GIVEN ENTRIES:

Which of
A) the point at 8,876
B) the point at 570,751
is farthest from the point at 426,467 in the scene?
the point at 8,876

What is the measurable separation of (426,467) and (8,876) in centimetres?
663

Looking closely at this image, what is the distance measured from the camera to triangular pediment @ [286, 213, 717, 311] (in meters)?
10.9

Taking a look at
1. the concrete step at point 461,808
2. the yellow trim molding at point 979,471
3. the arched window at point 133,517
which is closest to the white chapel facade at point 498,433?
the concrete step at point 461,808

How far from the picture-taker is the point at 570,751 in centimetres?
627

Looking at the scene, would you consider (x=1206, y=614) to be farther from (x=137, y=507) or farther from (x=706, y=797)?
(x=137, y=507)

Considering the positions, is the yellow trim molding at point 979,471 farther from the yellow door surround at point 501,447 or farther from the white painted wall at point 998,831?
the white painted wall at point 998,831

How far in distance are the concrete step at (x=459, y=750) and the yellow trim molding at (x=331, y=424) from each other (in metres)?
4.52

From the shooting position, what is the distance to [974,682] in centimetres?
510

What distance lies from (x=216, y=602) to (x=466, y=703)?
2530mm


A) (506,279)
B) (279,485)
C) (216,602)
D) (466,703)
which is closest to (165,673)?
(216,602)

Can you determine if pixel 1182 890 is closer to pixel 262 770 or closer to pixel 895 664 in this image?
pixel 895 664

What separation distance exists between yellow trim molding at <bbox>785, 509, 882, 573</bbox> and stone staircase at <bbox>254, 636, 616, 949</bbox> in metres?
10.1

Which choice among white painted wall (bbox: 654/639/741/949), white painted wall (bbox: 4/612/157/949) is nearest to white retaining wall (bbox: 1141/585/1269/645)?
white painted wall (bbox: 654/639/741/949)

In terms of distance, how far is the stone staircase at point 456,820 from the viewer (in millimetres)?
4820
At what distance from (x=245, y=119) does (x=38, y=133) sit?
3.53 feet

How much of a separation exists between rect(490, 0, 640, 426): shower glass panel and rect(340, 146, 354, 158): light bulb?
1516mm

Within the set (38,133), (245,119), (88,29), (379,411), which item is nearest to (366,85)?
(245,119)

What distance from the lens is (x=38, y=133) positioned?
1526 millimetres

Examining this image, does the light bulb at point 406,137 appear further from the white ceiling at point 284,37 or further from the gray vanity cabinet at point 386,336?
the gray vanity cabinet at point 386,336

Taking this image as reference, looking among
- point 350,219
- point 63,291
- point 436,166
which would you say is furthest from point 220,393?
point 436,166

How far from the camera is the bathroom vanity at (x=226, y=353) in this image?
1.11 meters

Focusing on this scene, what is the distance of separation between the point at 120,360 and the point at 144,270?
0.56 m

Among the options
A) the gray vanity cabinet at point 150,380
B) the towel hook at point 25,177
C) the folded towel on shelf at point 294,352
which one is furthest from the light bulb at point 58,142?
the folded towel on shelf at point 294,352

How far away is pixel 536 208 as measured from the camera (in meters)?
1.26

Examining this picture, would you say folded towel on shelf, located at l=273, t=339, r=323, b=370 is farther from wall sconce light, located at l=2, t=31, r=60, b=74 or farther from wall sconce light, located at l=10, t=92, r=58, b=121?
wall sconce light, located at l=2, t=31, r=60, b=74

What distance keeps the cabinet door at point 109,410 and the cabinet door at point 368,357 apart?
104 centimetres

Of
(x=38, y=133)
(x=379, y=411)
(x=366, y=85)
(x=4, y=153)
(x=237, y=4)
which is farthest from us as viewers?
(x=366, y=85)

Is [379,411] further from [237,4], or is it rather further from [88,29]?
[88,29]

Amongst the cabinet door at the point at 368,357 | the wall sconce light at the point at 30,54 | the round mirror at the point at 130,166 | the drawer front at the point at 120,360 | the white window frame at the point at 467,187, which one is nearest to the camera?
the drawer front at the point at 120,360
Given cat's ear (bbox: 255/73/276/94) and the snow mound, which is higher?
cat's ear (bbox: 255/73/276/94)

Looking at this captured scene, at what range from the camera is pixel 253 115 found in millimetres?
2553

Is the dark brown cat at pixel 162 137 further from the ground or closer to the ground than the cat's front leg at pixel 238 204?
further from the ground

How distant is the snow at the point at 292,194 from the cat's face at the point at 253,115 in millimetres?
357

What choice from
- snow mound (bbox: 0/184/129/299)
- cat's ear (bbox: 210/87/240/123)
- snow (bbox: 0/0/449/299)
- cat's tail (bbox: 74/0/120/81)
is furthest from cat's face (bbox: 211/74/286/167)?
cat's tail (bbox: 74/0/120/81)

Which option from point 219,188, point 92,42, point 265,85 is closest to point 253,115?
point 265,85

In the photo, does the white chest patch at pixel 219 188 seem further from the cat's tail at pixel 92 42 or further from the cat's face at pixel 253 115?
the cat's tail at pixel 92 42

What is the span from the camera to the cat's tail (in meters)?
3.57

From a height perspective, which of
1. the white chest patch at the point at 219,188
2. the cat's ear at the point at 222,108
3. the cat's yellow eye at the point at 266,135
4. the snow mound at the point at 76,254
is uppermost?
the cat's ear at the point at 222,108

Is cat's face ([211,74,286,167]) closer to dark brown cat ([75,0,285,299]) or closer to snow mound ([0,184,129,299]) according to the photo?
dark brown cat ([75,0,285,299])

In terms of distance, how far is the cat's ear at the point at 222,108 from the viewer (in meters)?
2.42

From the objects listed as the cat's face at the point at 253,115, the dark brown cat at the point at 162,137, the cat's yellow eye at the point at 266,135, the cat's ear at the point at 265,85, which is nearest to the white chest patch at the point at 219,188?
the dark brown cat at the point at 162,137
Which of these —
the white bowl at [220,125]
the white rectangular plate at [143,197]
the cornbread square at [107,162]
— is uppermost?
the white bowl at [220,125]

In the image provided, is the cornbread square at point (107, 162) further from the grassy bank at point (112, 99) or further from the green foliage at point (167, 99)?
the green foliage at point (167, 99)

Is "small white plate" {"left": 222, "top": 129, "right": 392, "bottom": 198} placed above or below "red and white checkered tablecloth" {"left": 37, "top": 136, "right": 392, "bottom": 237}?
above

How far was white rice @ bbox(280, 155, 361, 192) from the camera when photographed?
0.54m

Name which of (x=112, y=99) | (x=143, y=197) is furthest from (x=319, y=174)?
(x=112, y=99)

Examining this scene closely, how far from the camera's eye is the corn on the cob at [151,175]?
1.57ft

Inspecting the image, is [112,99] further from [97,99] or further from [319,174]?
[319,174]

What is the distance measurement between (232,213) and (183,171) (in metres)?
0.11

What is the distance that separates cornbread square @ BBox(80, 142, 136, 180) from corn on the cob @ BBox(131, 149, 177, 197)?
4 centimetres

TASK:
Faithfully reproduce all of the records, character for character.

THE COMPLETED TASK:
Which of
A) the point at 8,876
B) the point at 570,751
is farthest from the point at 426,467 in the scene?
the point at 8,876

What is the measurable separation of (426,467) and (8,876) in centimetres?
663

Looking closely at this image, what is the distance measured from the camera to triangular pediment @ [286, 213, 717, 311] (in meters)?
10.9

Taking a look at
1. the concrete step at point 461,808
2. the yellow trim molding at point 979,471
3. the arched window at point 133,517
which is closest to the white chapel facade at point 498,433?
the concrete step at point 461,808

How far from the picture-taker is the point at 570,751 in centimetres?
627

Looking at the scene, would you consider (x=1206, y=614) to be farther from (x=137, y=507) or farther from (x=706, y=797)?
(x=137, y=507)

Considering the positions, is the yellow trim molding at point 979,471 farther from the yellow door surround at point 501,447 or farther from the white painted wall at point 998,831?
the white painted wall at point 998,831

How far in distance are the concrete step at (x=459, y=750) and the yellow trim molding at (x=331, y=424) from each other (in metres)?
4.52

From the shooting position, what is the distance to [974,682] in centimetres?
510

What distance lies from (x=216, y=602) to (x=466, y=703)?
2530mm


A) (506,279)
B) (279,485)
C) (216,602)
D) (466,703)
which is closest to (165,673)?
(216,602)

Can you determine if pixel 1182 890 is closer to pixel 262 770 or closer to pixel 895 664 in this image?
pixel 895 664

What separation distance exists between yellow trim molding at <bbox>785, 509, 882, 573</bbox> and stone staircase at <bbox>254, 636, 616, 949</bbox> in metres?
10.1

Which choice among white painted wall (bbox: 654/639/741/949), white painted wall (bbox: 4/612/157/949) is nearest to white retaining wall (bbox: 1141/585/1269/645)?
white painted wall (bbox: 654/639/741/949)

In terms of distance, how far is the stone staircase at point 456,820 from the viewer (in millimetres)?
4820
At what distance from (x=245, y=119) does (x=38, y=133) sit?
3.53 feet

How much of a separation exists between rect(490, 0, 640, 426): shower glass panel and rect(340, 146, 354, 158): light bulb?
1516mm

Within the set (38,133), (245,119), (88,29), (379,411), which item is nearest to (366,85)?
(245,119)

What distance from the lens is (x=38, y=133) positioned?
1526 millimetres

Examining this image, does the light bulb at point 406,137 appear further from the white ceiling at point 284,37 or further from the gray vanity cabinet at point 386,336?
the gray vanity cabinet at point 386,336

Taking this image as reference, looking among
- point 350,219
- point 63,291
- point 436,166
which would you say is furthest from point 220,393?
point 436,166

How far from the camera is the bathroom vanity at (x=226, y=353) in this image?
1.11 meters

Focusing on this scene, what is the distance of separation between the point at 120,360 and the point at 144,270?
0.56 m

Among the options
A) the gray vanity cabinet at point 150,380
B) the towel hook at point 25,177
C) the folded towel on shelf at point 294,352
which one is furthest from the light bulb at point 58,142?
the folded towel on shelf at point 294,352

How far away is pixel 536 208 as measured from the camera (in meters)?
1.26

Examining this picture, would you say folded towel on shelf, located at l=273, t=339, r=323, b=370 is farther from wall sconce light, located at l=2, t=31, r=60, b=74 or farther from wall sconce light, located at l=10, t=92, r=58, b=121?
wall sconce light, located at l=2, t=31, r=60, b=74

What distance keeps the cabinet door at point 109,410 and the cabinet door at point 368,357 apart?
104 centimetres

Of
(x=38, y=133)
(x=379, y=411)
(x=366, y=85)
(x=4, y=153)
(x=237, y=4)
which is farthest from us as viewers?
(x=366, y=85)

Is [379,411] further from [237,4], or is it rather further from [88,29]?
[88,29]

Amongst the cabinet door at the point at 368,357 | the wall sconce light at the point at 30,54 | the round mirror at the point at 130,166 | the drawer front at the point at 120,360 | the white window frame at the point at 467,187, which one is nearest to the camera?
the drawer front at the point at 120,360
Given cat's ear (bbox: 255/73/276/94) and the snow mound, which is higher?
cat's ear (bbox: 255/73/276/94)

Looking at this captured scene, at what range from the camera is pixel 253 115 found in millimetres?
2553

Is the dark brown cat at pixel 162 137 further from the ground or closer to the ground than the cat's front leg at pixel 238 204?
further from the ground

How distant is the snow at the point at 292,194 from the cat's face at the point at 253,115 in millimetres?
357

What choice from
- snow mound (bbox: 0/184/129/299)
- cat's ear (bbox: 210/87/240/123)
- snow (bbox: 0/0/449/299)
- cat's tail (bbox: 74/0/120/81)
is furthest from cat's face (bbox: 211/74/286/167)?
cat's tail (bbox: 74/0/120/81)

Which option from point 219,188, point 92,42, point 265,85 is closest to point 253,115?
point 265,85

In the photo, does the white chest patch at pixel 219 188 seem further from the cat's tail at pixel 92 42 or further from the cat's face at pixel 253 115?
the cat's tail at pixel 92 42

What is the span from the camera to the cat's tail (in meters)?
3.57

From a height perspective, which of
1. the white chest patch at the point at 219,188
2. the cat's ear at the point at 222,108
3. the cat's yellow eye at the point at 266,135
4. the snow mound at the point at 76,254
is uppermost?
the cat's ear at the point at 222,108

Is cat's face ([211,74,286,167]) closer to dark brown cat ([75,0,285,299]) or closer to snow mound ([0,184,129,299]) according to the photo?
dark brown cat ([75,0,285,299])

In terms of distance, how far is the cat's ear at the point at 222,108 from the viewer (in meters)?
2.42

From the objects listed as the cat's face at the point at 253,115, the dark brown cat at the point at 162,137, the cat's yellow eye at the point at 266,135, the cat's ear at the point at 265,85, which is nearest to the white chest patch at the point at 219,188?
the dark brown cat at the point at 162,137
Which of these —
the white bowl at [220,125]
the white rectangular plate at [143,197]
the cornbread square at [107,162]
— is uppermost?
the white bowl at [220,125]

In the image provided, is the cornbread square at point (107, 162) further from the grassy bank at point (112, 99) or further from the green foliage at point (167, 99)?
the green foliage at point (167, 99)

Is "small white plate" {"left": 222, "top": 129, "right": 392, "bottom": 198} placed above or below "red and white checkered tablecloth" {"left": 37, "top": 136, "right": 392, "bottom": 237}?
above

How far was white rice @ bbox(280, 155, 361, 192) from the camera when photographed?
0.54m

Name which of (x=112, y=99) | (x=143, y=197) is furthest from (x=319, y=174)?
(x=112, y=99)

Examining this scene closely, how far from the camera's eye is the corn on the cob at [151,175]?
1.57ft

Inspecting the image, is [112,99] further from [97,99] or further from [319,174]?
[319,174]

What is the distance measurement between (232,213) and (183,171) (in metres)?
0.11

What is the distance that separates cornbread square @ BBox(80, 142, 136, 180) from corn on the cob @ BBox(131, 149, 177, 197)?
4 centimetres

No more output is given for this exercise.